Do this: Put each line of the listing below into a Markdown table with the columns Row and Line, numbering the rows in order and omitting blank lines.

Provided data:
▬▬▬

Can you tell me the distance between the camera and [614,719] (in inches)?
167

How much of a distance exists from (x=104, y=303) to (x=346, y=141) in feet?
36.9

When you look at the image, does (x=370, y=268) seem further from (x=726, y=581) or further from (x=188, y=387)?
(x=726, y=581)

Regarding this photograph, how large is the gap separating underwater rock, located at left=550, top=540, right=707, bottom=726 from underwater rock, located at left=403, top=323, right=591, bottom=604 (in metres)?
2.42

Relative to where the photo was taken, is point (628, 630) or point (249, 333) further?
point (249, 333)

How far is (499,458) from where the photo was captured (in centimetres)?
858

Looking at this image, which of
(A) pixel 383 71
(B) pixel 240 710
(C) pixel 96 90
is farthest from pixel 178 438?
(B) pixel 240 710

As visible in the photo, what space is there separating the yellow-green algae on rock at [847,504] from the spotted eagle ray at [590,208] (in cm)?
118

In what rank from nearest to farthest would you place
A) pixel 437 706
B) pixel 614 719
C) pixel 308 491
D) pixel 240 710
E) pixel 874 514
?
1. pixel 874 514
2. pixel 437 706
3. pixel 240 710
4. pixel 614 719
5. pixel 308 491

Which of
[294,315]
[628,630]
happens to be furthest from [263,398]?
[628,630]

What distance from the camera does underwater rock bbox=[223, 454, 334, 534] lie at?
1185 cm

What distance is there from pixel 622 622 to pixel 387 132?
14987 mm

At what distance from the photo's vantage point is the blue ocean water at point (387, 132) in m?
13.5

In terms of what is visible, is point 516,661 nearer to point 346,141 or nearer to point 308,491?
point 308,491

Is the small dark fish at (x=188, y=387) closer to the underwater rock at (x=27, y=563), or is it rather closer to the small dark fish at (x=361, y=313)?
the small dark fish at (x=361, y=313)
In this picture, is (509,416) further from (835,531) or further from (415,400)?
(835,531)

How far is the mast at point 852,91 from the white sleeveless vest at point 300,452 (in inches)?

▬▬▬

Solution for this problem:
| Row | Line |
|---|---|
| 1 | Can you tell me the distance between the camera and [614,719] (in inches)? |
| 2 | 167 |
| 3 | How much of a distance exists from (x=104, y=303) to (x=346, y=141) in feet? |
| 4 | 36.9 |
| 5 | When you look at the image, does (x=370, y=268) seem further from (x=726, y=581) or further from (x=188, y=387)? |
| 6 | (x=726, y=581) |
| 7 | Regarding this photograph, how large is the gap separating underwater rock, located at left=550, top=540, right=707, bottom=726 from underwater rock, located at left=403, top=323, right=591, bottom=604 (in metres)? |
| 8 | 2.42 |
| 9 | Relative to where the photo was taken, is point (628, 630) or point (249, 333) further? |
| 10 | point (249, 333) |
| 11 | How far is (499,458) from where the photo was captured (in centimetres)? |
| 12 | 858 |
| 13 | Looking at this image, which of |
| 14 | (A) pixel 383 71 |
| 15 | (B) pixel 240 710 |
| 16 | (C) pixel 96 90 |
| 17 | is farthest from pixel 178 438? |
| 18 | (B) pixel 240 710 |
| 19 | As visible in the photo, what space is there separating the yellow-green algae on rock at [847,504] from the spotted eagle ray at [590,208] (in cm)? |
| 20 | 118 |
| 21 | In what rank from nearest to farthest would you place |
| 22 | A) pixel 437 706 |
| 23 | B) pixel 614 719 |
| 24 | C) pixel 308 491 |
| 25 | D) pixel 240 710 |
| 26 | E) pixel 874 514 |
| 27 | ? |
| 28 | 1. pixel 874 514 |
| 29 | 2. pixel 437 706 |
| 30 | 3. pixel 240 710 |
| 31 | 4. pixel 614 719 |
| 32 | 5. pixel 308 491 |
| 33 | Which of |
| 34 | [294,315] |
| 35 | [628,630] |
| 36 | happens to be furthest from [263,398]? |
| 37 | [628,630] |
| 38 | What distance from the camera does underwater rock bbox=[223, 454, 334, 534] lie at? |
| 39 | 1185 cm |
| 40 | What distance is there from pixel 622 622 to pixel 387 132? |
| 41 | 14987 mm |
| 42 | At what distance from the photo's vantage point is the blue ocean water at point (387, 132) in m? |
| 43 | 13.5 |
| 44 | In terms of what is visible, is point 516,661 nearer to point 346,141 or nearer to point 308,491? |
| 45 | point 308,491 |
| 46 | Is the small dark fish at (x=188, y=387) closer to the underwater rock at (x=27, y=563), or is it rather closer to the small dark fish at (x=361, y=313)? |
| 47 | the small dark fish at (x=361, y=313) |
| 48 | In this picture, is (509,416) further from (835,531) or further from (415,400)? |
| 49 | (835,531) |
| 50 | How far is the mast at point 852,91 from the white sleeveless vest at point 300,452 (in inches)? |